[Stored records]
● ● ●
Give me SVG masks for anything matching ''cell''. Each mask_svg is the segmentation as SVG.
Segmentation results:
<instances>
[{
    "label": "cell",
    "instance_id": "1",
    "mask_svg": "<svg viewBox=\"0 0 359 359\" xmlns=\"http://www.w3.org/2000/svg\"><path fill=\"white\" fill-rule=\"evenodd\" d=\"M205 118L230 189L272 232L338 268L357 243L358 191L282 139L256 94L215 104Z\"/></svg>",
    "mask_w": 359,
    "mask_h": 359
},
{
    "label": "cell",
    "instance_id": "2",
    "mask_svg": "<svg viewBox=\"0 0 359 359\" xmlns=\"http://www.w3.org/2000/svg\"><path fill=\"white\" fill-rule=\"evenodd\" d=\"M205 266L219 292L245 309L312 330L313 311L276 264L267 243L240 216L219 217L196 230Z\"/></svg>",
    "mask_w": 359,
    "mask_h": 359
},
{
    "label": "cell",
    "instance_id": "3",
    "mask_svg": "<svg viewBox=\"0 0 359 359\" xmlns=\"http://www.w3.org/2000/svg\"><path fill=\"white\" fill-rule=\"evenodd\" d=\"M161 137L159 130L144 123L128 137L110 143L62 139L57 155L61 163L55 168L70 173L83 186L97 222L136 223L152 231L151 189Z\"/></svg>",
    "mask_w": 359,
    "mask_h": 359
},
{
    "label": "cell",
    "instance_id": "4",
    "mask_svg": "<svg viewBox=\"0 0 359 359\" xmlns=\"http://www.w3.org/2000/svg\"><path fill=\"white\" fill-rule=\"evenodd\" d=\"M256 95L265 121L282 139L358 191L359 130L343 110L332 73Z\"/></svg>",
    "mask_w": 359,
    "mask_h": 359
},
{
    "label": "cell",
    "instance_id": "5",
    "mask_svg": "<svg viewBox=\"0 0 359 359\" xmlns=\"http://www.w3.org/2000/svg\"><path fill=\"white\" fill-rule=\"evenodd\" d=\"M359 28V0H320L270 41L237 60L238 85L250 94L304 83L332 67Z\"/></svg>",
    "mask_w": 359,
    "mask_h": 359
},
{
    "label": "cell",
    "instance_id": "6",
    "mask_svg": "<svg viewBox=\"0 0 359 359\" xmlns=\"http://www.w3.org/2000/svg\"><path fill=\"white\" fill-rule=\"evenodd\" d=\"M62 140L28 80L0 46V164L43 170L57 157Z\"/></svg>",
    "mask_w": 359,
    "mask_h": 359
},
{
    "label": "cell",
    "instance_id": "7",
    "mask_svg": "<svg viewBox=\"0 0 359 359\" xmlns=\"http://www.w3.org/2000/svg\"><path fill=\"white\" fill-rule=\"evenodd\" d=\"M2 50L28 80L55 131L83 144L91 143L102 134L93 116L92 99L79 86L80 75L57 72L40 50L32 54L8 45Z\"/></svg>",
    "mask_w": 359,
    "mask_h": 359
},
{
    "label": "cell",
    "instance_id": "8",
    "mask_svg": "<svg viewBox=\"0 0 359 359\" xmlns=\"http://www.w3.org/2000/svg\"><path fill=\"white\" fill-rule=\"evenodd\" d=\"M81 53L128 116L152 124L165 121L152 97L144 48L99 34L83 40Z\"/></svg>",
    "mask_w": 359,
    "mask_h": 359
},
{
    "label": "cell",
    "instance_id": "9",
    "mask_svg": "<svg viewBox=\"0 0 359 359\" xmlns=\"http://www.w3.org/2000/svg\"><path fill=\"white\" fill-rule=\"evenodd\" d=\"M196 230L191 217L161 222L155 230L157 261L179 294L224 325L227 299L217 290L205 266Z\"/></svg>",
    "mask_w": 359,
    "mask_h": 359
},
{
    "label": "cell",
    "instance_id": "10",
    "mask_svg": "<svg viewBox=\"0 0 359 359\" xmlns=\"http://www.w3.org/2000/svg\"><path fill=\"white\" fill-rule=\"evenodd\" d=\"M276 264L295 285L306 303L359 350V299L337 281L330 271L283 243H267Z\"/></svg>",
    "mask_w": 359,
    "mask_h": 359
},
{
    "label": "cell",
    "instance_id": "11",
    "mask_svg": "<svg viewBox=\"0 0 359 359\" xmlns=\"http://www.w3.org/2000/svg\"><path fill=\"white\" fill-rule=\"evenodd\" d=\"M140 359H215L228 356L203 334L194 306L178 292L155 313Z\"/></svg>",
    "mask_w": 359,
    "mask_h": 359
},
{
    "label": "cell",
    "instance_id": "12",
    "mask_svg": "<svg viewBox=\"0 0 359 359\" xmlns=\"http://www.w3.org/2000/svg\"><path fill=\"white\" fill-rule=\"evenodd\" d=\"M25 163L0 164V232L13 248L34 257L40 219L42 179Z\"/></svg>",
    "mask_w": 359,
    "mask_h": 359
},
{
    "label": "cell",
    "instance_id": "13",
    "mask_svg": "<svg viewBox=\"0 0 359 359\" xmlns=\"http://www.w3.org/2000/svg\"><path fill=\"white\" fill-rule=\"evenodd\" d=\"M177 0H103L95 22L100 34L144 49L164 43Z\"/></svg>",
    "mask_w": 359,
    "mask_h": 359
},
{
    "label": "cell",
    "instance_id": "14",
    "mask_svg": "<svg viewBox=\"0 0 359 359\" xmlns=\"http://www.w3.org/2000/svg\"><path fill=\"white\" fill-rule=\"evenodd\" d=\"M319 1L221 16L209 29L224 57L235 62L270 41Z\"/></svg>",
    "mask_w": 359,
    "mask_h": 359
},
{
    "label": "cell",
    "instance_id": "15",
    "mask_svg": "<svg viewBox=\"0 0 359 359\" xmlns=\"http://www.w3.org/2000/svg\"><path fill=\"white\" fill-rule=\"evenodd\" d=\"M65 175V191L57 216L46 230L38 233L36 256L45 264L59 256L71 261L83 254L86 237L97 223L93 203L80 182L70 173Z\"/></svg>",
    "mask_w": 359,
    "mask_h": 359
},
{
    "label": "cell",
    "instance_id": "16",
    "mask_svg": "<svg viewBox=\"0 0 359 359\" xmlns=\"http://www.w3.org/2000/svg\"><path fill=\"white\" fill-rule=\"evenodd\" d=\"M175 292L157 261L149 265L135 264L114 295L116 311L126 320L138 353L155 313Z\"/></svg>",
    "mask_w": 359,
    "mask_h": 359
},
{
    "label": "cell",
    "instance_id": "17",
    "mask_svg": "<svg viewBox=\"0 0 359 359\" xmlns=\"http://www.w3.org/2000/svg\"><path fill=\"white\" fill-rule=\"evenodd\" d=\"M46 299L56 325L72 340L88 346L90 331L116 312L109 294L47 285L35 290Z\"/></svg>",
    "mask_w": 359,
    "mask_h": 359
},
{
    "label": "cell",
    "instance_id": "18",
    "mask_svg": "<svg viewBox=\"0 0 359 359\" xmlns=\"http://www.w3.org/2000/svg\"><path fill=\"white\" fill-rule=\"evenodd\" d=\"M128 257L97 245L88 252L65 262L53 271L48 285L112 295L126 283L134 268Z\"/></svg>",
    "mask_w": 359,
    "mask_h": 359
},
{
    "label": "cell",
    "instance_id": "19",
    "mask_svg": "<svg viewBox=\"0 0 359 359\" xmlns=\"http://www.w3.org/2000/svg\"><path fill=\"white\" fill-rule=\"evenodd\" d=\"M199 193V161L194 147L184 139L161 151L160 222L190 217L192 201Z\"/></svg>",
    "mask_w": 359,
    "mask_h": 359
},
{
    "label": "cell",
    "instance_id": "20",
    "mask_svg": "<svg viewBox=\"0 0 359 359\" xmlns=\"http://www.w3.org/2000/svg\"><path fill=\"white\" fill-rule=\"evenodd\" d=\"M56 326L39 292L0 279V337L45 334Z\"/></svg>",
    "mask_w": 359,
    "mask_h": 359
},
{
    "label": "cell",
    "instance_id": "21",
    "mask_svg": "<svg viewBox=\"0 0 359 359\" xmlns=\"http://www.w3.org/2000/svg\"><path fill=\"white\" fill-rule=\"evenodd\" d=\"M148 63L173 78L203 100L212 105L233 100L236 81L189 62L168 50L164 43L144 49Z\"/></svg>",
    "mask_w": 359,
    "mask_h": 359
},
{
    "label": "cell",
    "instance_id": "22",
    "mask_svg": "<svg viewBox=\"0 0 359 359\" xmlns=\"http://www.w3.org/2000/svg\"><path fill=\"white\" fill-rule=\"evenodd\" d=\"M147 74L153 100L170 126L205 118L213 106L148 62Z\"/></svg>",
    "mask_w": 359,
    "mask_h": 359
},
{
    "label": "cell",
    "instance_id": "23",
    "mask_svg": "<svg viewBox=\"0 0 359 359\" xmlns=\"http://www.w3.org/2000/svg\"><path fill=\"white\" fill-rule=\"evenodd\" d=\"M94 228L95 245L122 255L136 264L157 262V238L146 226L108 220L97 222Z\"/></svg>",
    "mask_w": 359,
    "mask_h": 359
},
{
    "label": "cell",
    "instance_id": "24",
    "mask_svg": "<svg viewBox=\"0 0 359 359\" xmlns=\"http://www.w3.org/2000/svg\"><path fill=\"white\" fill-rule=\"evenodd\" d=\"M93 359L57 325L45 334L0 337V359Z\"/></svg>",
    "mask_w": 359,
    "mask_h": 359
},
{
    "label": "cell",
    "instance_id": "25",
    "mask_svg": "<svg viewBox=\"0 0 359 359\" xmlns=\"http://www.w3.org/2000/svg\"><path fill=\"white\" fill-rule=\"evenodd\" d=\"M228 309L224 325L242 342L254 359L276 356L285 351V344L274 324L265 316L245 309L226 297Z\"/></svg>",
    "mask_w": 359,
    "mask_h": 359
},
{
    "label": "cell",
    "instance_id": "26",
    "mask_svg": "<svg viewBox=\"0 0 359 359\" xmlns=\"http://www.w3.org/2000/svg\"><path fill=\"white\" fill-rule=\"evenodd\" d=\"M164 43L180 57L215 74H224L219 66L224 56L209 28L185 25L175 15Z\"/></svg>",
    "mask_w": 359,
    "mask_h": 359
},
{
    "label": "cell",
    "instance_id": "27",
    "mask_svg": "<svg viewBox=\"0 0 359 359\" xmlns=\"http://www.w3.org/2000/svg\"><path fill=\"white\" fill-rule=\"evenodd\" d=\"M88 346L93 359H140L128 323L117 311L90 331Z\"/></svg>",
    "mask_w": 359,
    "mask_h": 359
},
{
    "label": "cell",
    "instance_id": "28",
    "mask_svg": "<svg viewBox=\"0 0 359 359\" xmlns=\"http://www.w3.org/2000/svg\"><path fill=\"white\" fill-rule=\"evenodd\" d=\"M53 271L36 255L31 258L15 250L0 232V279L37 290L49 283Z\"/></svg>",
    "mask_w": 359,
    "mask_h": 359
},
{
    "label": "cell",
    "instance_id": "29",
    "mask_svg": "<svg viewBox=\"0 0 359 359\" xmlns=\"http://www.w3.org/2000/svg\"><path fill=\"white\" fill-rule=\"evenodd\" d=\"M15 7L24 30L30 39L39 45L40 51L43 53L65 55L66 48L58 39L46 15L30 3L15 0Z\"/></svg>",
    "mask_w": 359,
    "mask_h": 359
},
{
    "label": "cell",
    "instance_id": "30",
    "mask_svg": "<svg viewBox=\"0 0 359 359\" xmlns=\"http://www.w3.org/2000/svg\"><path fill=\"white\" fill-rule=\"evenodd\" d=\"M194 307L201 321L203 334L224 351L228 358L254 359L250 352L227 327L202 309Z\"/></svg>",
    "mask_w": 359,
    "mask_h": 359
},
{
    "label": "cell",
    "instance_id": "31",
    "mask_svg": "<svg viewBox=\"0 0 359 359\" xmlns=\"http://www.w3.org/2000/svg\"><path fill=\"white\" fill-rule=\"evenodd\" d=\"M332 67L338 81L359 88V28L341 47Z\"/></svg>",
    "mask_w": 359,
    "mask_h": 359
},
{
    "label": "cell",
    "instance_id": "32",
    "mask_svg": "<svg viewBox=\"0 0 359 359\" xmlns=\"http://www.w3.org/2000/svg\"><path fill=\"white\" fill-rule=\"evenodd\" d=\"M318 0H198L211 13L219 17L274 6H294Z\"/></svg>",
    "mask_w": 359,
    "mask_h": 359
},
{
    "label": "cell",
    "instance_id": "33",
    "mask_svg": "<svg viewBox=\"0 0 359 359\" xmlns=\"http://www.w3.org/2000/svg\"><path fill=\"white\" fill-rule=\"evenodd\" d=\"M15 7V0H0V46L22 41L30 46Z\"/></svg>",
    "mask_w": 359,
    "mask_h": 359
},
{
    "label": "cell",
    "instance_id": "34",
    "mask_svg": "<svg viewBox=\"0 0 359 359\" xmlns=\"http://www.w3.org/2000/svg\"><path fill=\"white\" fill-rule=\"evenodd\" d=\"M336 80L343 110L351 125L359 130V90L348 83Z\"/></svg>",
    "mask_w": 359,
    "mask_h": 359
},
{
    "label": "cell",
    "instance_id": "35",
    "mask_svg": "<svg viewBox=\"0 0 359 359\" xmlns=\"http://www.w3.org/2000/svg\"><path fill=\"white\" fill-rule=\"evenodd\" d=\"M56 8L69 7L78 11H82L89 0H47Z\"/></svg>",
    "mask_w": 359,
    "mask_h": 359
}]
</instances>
● ● ●
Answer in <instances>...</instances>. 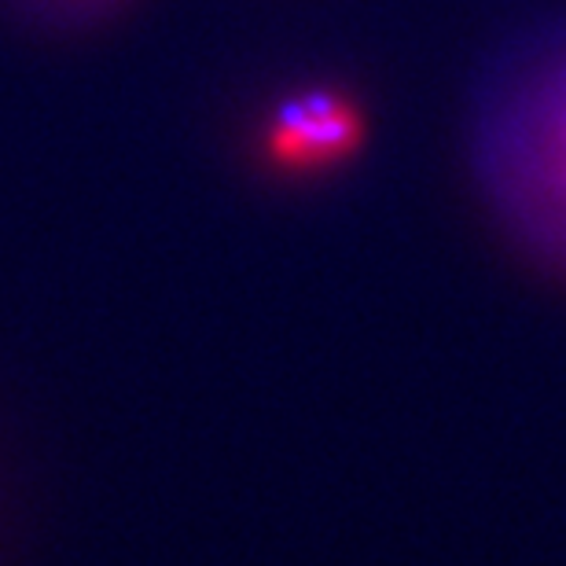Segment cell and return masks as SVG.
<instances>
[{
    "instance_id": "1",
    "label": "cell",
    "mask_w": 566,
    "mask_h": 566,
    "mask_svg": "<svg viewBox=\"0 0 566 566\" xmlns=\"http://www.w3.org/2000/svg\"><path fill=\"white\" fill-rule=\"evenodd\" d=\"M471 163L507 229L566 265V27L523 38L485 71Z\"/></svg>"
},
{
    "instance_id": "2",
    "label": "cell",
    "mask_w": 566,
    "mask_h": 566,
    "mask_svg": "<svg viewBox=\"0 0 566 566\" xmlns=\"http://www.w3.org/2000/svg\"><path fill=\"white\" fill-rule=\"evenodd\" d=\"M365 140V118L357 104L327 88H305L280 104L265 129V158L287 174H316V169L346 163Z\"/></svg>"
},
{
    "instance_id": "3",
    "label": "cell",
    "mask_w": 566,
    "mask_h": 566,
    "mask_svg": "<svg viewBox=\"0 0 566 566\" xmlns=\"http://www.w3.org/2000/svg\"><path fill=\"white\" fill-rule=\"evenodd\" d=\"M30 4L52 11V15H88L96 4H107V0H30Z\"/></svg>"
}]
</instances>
● ● ●
Stated exercise: Output as a numbered list the part of the material that opens with the line containing "Give me SVG" and closes with the line containing "28V0H320L270 41L237 60L238", both lines included and blank lines skipped.

Answer for this exercise:
1. Give me SVG masks for anything matching ''cell''. Each mask_svg is the segmentation as SVG.
2. Segmentation results:
3. <instances>
4. [{
5.     "label": "cell",
6.     "instance_id": "1",
7.     "mask_svg": "<svg viewBox=\"0 0 359 359\" xmlns=\"http://www.w3.org/2000/svg\"><path fill=\"white\" fill-rule=\"evenodd\" d=\"M205 118L230 189L272 232L338 268L357 243L358 191L282 139L256 94L215 104Z\"/></svg>",
8.     "mask_w": 359,
9.     "mask_h": 359
10. },
11. {
12.     "label": "cell",
13.     "instance_id": "2",
14.     "mask_svg": "<svg viewBox=\"0 0 359 359\" xmlns=\"http://www.w3.org/2000/svg\"><path fill=\"white\" fill-rule=\"evenodd\" d=\"M205 266L219 292L245 309L312 330L313 311L276 264L267 243L240 216L219 217L196 230Z\"/></svg>",
15.     "mask_w": 359,
16.     "mask_h": 359
17. },
18. {
19.     "label": "cell",
20.     "instance_id": "3",
21.     "mask_svg": "<svg viewBox=\"0 0 359 359\" xmlns=\"http://www.w3.org/2000/svg\"><path fill=\"white\" fill-rule=\"evenodd\" d=\"M161 137L159 130L144 123L128 137L110 143L62 139L57 155L61 163L55 168L70 173L83 186L97 222L136 223L152 231L151 189Z\"/></svg>",
22.     "mask_w": 359,
23.     "mask_h": 359
24. },
25. {
26.     "label": "cell",
27.     "instance_id": "4",
28.     "mask_svg": "<svg viewBox=\"0 0 359 359\" xmlns=\"http://www.w3.org/2000/svg\"><path fill=\"white\" fill-rule=\"evenodd\" d=\"M256 95L265 121L282 139L358 191L359 130L343 110L332 73Z\"/></svg>",
29.     "mask_w": 359,
30.     "mask_h": 359
31. },
32. {
33.     "label": "cell",
34.     "instance_id": "5",
35.     "mask_svg": "<svg viewBox=\"0 0 359 359\" xmlns=\"http://www.w3.org/2000/svg\"><path fill=\"white\" fill-rule=\"evenodd\" d=\"M359 28V0H320L270 41L237 60L238 85L250 94L304 83L332 67Z\"/></svg>",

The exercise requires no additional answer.